The team involving members of Hokkaido University and a museum in the town of Mukawa, Hokkaido, hailed the findings as "one of the greatest discoveries in Japanese dinosaur research history," adding it is extremely rare for so many fossilized parts from a single dinosaur to be unearthed to enable the skeleton to be visualized.
The latest discovery related to the duck-billed dinosaurs is a boon to the southern Hokkaido town, which has an aging population and has been trying to revitalize through tourism and education linked to fossils finds in the area.
The fossilized remains were found in a geological layer dating from the Upper Cretaceous period when the area was covered by 80 to 200 meters of seawater.
The excavation began in 2013 after local fossil collector Yoshiyuki Horita found a fossilized tail bone in 2003. More than 1,000 fossil bones were eventually unearthed.

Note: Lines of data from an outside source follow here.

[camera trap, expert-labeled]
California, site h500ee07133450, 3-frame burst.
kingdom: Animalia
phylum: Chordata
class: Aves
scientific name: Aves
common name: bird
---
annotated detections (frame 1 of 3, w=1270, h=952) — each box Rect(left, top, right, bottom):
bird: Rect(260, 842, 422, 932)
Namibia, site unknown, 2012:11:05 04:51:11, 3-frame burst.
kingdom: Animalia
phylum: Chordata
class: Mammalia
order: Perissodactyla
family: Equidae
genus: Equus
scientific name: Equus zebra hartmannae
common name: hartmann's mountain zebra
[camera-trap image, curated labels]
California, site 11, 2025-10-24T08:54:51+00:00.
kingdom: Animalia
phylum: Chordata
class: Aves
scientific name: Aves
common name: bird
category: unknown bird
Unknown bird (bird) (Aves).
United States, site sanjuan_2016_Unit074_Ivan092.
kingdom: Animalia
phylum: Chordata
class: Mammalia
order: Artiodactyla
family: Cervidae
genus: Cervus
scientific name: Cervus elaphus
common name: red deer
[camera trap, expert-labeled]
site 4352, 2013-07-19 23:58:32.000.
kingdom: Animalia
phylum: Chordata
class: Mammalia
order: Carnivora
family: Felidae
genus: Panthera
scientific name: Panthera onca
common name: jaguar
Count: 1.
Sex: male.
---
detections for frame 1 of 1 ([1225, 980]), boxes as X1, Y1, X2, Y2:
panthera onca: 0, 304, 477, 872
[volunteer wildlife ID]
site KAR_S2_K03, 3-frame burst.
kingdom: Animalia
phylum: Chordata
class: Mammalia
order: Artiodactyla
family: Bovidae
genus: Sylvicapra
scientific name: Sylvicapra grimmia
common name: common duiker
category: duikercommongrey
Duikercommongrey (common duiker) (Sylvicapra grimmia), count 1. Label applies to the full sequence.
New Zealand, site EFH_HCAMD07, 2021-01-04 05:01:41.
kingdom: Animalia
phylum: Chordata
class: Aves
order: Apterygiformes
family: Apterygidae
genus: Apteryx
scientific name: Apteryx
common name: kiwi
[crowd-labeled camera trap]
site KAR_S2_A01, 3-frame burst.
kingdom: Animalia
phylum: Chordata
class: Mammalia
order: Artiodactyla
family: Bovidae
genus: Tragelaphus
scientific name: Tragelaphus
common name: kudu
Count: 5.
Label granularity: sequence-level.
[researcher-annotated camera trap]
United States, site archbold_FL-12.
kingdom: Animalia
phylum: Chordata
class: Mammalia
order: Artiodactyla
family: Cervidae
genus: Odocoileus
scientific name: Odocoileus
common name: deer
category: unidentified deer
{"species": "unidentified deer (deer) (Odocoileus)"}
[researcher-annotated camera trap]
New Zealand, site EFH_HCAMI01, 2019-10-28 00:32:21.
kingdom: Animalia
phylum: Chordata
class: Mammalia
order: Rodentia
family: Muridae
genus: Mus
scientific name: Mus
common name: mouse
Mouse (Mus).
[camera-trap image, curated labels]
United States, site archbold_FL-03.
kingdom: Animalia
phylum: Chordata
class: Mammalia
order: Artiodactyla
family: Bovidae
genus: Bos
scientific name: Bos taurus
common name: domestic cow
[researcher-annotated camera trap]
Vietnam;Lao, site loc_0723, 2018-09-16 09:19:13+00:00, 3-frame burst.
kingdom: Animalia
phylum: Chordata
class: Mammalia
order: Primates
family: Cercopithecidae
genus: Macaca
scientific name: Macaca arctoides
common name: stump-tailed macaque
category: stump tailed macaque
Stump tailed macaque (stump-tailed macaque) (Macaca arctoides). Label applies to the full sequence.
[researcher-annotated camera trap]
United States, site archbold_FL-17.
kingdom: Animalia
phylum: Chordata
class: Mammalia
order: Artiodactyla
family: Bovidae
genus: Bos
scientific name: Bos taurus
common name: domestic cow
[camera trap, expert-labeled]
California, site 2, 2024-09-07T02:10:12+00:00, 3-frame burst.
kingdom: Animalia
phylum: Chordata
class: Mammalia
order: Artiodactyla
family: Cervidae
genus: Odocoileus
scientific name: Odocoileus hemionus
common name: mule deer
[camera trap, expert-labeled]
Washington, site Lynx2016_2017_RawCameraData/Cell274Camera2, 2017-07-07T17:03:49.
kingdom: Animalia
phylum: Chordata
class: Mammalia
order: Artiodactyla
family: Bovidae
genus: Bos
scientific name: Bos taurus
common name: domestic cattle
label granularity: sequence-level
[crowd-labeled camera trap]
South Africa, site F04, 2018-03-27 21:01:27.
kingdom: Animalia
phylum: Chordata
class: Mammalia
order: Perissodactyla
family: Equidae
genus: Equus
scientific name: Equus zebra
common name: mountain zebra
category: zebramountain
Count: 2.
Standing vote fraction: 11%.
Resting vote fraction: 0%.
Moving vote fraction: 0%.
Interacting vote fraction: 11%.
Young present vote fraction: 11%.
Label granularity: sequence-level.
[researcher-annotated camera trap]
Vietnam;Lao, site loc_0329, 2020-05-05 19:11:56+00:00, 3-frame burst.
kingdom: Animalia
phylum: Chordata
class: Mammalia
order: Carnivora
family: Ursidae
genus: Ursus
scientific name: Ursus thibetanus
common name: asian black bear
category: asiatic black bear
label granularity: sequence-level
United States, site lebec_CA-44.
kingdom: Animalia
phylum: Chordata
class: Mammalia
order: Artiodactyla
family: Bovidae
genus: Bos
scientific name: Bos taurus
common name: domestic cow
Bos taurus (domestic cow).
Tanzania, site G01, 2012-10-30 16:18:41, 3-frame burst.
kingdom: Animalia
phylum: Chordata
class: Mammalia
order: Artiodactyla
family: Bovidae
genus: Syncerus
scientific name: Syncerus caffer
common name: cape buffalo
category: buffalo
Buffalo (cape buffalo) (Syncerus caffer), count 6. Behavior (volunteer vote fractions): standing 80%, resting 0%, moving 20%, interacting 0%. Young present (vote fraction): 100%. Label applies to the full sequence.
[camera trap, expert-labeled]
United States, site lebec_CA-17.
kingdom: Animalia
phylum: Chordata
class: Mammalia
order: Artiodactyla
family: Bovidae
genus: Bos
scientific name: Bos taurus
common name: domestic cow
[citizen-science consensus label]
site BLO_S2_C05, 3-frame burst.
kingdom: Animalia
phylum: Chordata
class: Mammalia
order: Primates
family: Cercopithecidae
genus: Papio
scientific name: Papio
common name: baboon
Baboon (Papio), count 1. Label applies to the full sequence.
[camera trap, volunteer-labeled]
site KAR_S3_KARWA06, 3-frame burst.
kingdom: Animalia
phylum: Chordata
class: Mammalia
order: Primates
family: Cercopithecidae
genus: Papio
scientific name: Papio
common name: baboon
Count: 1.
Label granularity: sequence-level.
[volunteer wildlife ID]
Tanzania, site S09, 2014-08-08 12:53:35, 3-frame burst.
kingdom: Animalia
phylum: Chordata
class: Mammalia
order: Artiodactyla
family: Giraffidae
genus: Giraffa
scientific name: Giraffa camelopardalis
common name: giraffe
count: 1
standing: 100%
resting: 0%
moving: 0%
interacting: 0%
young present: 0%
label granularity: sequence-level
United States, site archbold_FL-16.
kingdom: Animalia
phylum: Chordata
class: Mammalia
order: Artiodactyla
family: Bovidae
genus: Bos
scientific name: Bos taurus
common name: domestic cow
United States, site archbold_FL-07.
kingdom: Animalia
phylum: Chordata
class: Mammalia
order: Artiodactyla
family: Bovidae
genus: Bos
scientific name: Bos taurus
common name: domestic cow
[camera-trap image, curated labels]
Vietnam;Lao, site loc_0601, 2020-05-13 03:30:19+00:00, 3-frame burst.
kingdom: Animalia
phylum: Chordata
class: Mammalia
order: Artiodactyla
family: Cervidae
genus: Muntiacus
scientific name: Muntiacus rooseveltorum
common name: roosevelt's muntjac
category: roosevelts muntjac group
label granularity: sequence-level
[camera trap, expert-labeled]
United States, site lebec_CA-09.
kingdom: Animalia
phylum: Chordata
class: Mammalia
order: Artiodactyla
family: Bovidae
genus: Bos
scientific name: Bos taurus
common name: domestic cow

The media on Thursday were shown around 190 fossilized parts of the dinosaur skeleton that have been identified and laid out in a town building.
Hadrosaurids were grazers and the discovered dinosaur was likely to have lived near the coast, according to the researchers.
"The fossils are also valuable in global terms. We hope to discover what kind of dinosaur habitat existed along the coast," said Yoshitsugu Kobayashi, an associate professor of the Hokkaido University Museum and a member of the research team.
Horita, 67, told reporters, "I will be happy if children and (dinosaur) lovers come and reinvigorate our town."
An almost complete fossilized dinosaur skeleton of a small carnivorous theropod dinosaur was excavated in Fukui Prefecture on the Sea of Japan coast in 2007.